Source passage -
·····
Mandy: The most important component is probably my love for Scripture and the prayer time I have with the Holy Spirit for inspiration and direction each week. Each week I present the inspiration for the worship set to the worship team and we pray together after every rehearsal and before every sound check. I can’t expect my ministry to grow spiritually or musically if I don’t grow in those ways also. I also spend a lot of time communicating with personnel and members of the worship ministry. I put together the music for the band rehearsals each week because I know what keys they like to play in or what kind of score or sheet they like to read from. I listen to a lot of music and subscribe to choral clubs, and am constantly receiving packets of music to comb through. My kids are used to hearing Christmas music in the summer and Easter music at Christmas (always staying a season ahead).
Chad: The most important role of a worship pastor is leading a congregation and individuals to a connection and relationship with God. This can be accomplished through corporate worship, weekly practices, and one-on-one mentoring.
Kendyl: I’ve mentioned to people in various conversations that music is only 40 to 50 percent of my ministry. The other 50 to 60 percent is filled with ministering to the hurt and broken, as well as leadership development. When you have multiple people within your ministry, you have multiple individual personalities, as well as multiple families that require your attention.
CGM: What are your greatest challenges of a worship leader? What are your greatest blessings?
·····
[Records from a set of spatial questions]
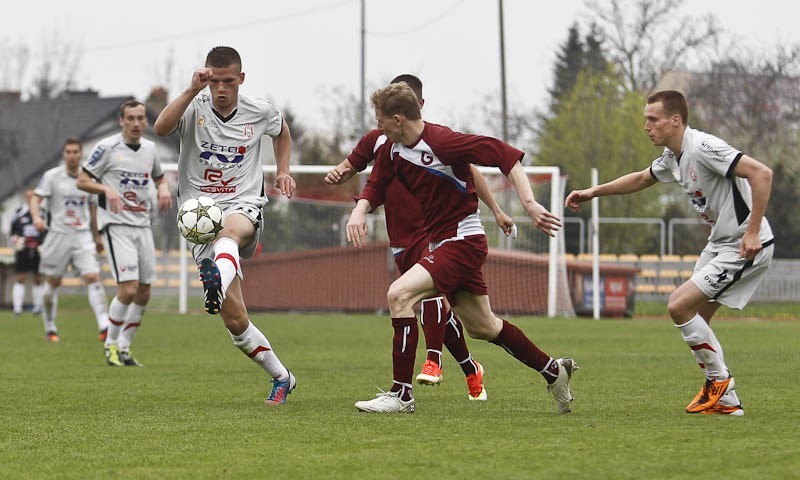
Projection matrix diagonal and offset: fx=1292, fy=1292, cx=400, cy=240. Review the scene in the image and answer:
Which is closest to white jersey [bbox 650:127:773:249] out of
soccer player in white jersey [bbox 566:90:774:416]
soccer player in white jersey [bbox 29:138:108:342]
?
soccer player in white jersey [bbox 566:90:774:416]

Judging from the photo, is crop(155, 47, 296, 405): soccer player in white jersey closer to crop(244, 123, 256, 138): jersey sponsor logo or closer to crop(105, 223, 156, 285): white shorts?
crop(244, 123, 256, 138): jersey sponsor logo

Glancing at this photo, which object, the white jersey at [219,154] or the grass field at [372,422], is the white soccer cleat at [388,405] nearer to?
the grass field at [372,422]

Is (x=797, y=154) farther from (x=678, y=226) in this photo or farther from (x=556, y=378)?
(x=556, y=378)

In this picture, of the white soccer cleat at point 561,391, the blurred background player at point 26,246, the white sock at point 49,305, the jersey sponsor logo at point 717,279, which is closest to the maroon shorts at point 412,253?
the white soccer cleat at point 561,391

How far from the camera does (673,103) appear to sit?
7.41 m

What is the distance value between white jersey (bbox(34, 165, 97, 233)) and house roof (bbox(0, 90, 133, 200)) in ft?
146

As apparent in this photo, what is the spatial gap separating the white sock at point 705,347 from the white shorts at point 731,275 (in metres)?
0.18

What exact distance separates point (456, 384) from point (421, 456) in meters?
4.40

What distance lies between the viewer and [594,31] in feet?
156

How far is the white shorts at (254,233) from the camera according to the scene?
829 cm

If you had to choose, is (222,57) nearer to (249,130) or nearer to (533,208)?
(249,130)

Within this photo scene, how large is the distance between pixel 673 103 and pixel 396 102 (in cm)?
159

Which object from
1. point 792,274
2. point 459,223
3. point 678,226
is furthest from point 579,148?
point 459,223

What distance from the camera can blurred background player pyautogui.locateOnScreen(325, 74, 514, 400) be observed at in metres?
7.98
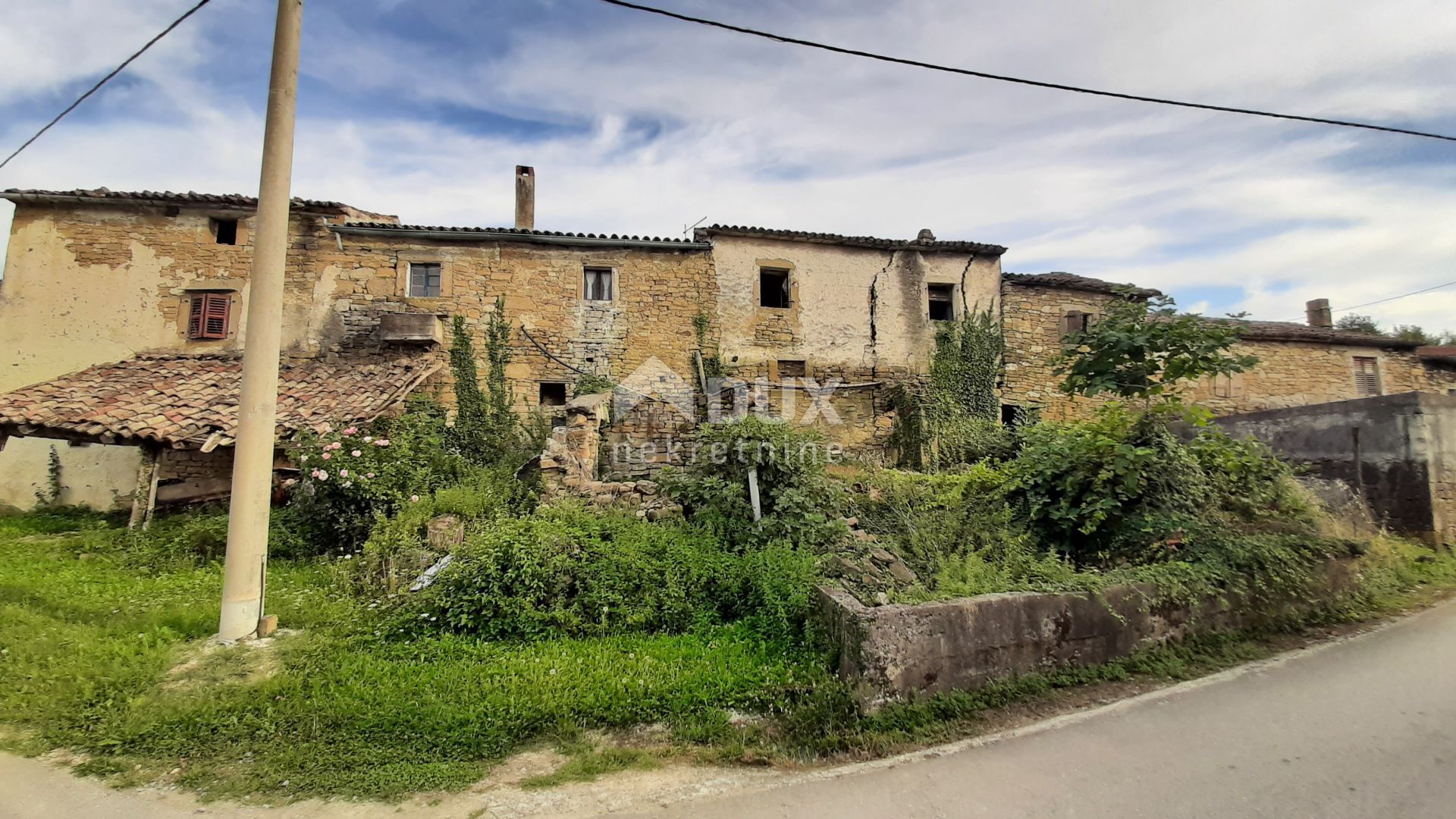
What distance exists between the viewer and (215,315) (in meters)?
11.7

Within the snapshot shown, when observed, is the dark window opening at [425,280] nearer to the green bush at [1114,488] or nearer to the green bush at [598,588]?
the green bush at [598,588]

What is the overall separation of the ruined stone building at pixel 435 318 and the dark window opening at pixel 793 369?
0.05 m

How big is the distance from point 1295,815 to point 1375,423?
7483 mm

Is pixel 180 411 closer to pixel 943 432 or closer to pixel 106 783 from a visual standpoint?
pixel 106 783

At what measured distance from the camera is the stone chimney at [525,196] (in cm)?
1363

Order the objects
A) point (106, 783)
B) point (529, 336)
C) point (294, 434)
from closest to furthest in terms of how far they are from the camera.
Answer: point (106, 783) < point (294, 434) < point (529, 336)

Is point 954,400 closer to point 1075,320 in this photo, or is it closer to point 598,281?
point 1075,320

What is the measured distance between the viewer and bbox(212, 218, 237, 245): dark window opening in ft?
39.3

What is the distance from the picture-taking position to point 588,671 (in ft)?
13.3

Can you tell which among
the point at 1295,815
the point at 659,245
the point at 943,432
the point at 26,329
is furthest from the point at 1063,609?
the point at 26,329

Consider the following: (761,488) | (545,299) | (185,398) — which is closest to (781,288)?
(545,299)

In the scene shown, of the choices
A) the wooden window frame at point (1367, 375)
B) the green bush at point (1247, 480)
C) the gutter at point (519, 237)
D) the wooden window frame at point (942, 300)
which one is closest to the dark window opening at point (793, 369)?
the gutter at point (519, 237)

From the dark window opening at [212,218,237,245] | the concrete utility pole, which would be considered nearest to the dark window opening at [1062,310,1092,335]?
the concrete utility pole

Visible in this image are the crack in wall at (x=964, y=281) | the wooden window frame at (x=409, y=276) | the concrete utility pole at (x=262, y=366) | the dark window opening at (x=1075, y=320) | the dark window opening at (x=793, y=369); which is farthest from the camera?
the dark window opening at (x=1075, y=320)
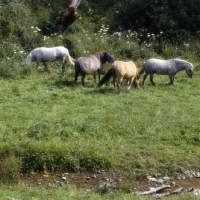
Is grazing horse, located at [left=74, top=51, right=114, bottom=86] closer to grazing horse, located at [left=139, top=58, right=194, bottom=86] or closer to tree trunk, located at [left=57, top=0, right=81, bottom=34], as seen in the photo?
grazing horse, located at [left=139, top=58, right=194, bottom=86]

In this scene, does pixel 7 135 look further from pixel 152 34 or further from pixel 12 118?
pixel 152 34

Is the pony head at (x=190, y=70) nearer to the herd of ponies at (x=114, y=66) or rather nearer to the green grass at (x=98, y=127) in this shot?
the herd of ponies at (x=114, y=66)

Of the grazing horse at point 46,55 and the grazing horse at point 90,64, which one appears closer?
the grazing horse at point 90,64

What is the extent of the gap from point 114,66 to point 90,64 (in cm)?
124

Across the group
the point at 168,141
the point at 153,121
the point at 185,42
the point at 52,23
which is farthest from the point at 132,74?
the point at 52,23

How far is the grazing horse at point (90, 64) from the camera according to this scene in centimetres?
1788

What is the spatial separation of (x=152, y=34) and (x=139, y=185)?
13110 millimetres

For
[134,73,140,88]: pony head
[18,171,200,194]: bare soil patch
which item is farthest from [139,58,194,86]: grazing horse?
[18,171,200,194]: bare soil patch

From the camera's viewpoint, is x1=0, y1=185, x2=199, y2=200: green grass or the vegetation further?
the vegetation

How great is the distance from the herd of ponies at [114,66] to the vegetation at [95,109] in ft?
1.20

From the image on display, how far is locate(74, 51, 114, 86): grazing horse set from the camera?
17875 millimetres

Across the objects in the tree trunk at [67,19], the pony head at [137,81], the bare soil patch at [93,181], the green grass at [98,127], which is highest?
the tree trunk at [67,19]

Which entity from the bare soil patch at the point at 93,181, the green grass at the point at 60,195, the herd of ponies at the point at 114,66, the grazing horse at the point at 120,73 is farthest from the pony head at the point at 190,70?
the green grass at the point at 60,195

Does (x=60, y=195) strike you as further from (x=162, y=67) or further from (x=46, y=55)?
(x=46, y=55)
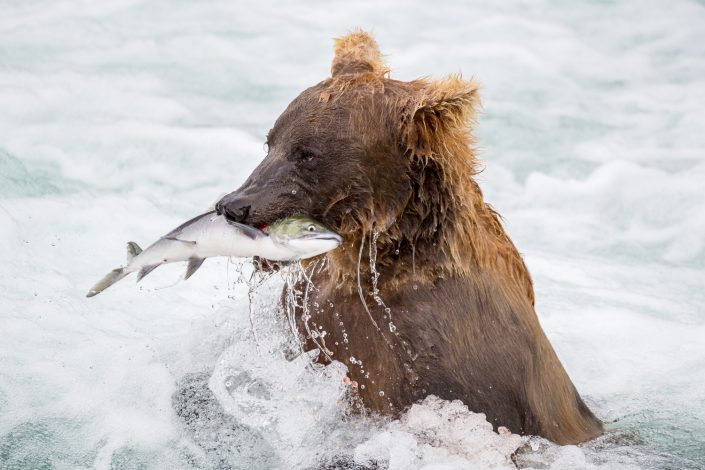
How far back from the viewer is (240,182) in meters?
9.55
·····
Set of tasks -
(1) In the worship ministry interview, print everything from "Chad: The most" down to "and one-on-one mentoring.".
(2) According to Kendyl in the worship ministry interview, what percentage of the ministry is music?

Exercise results -
(1)
Chad: The most important role of a worship pastor is leading a congregation and individuals to a connection and relationship with God. This can be accomplished through corporate worship, weekly practices, and one-on-one mentoring.

(2) 40 to 50 percent